[Opening THE DATA section]

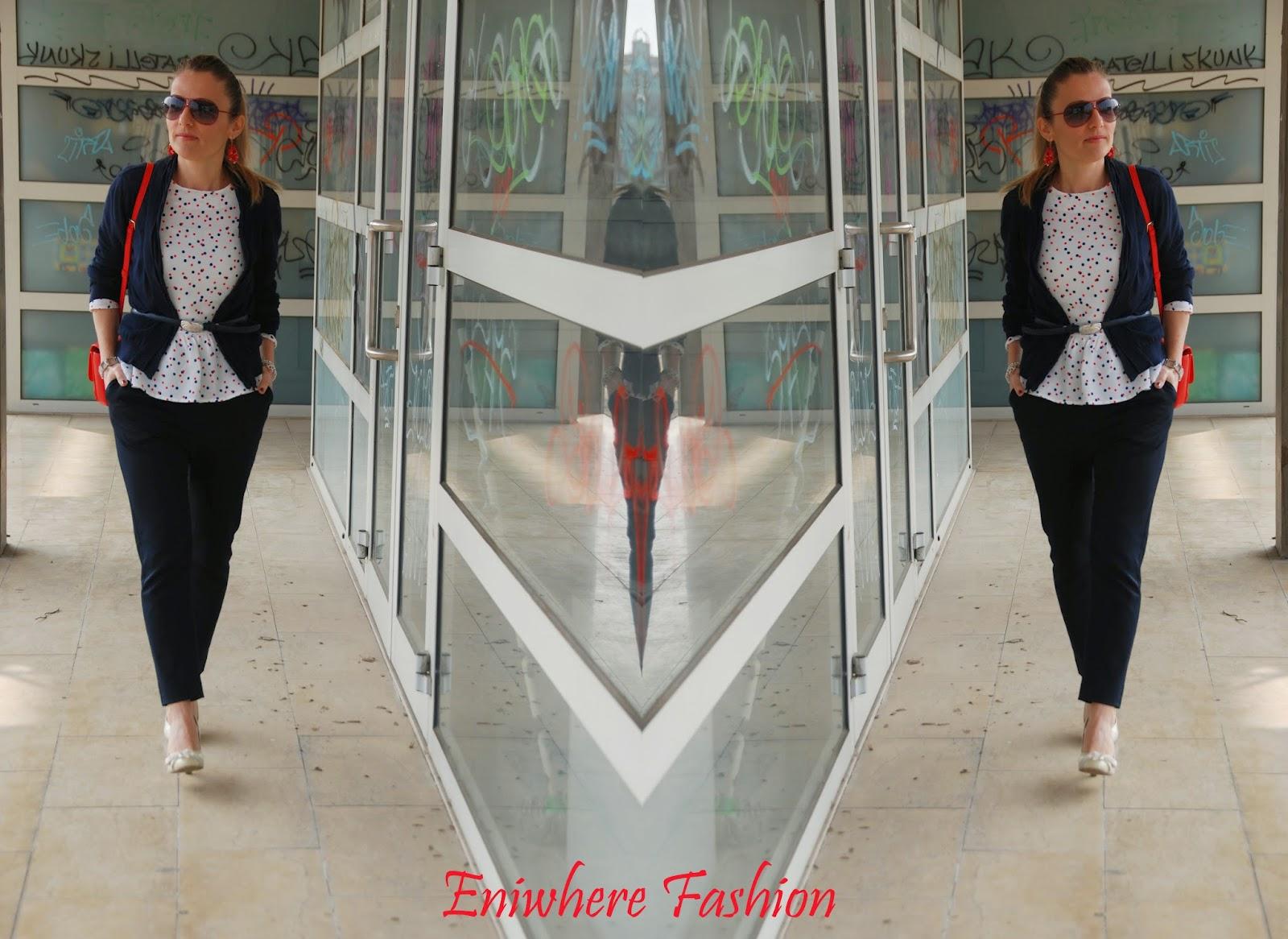 Eniwhere Fashion - camicia pois - pantalone blu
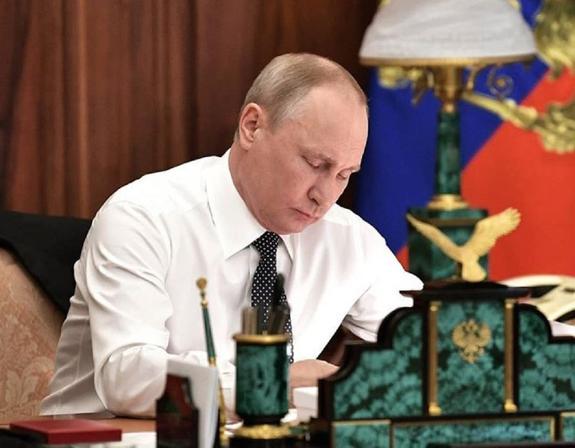 Владимир Путин подписал закон о запрете хостелов в жилых помещениях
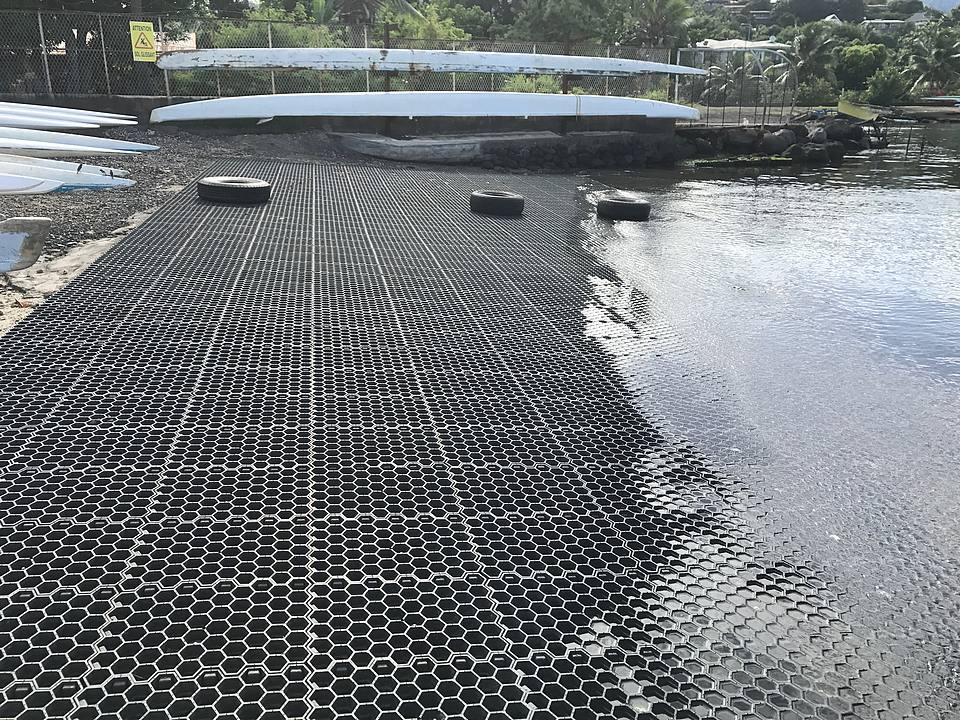 Un procédé innovant pour le slipway du fare va'a de Vaitupa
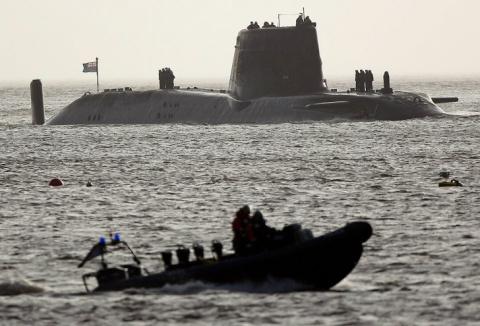 Подлодка Великобритании обстреляла берег США баллистической ракетой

[Closing THE DATA section]

EXERCISE DETAILS: With the pictures left out, output exactly the lines from the one with "Владимир Путин подписал" through the end of the listing above, both ends included.

COMPLETED TASK:
 Владимир Путин подписал закон о запрете хостелов в жилых помещениях
 Un procédé innovant pour le slipway du fare va'a de Vaitupa
 Подлодка Великобритании обстреляла берег США баллистической ракетой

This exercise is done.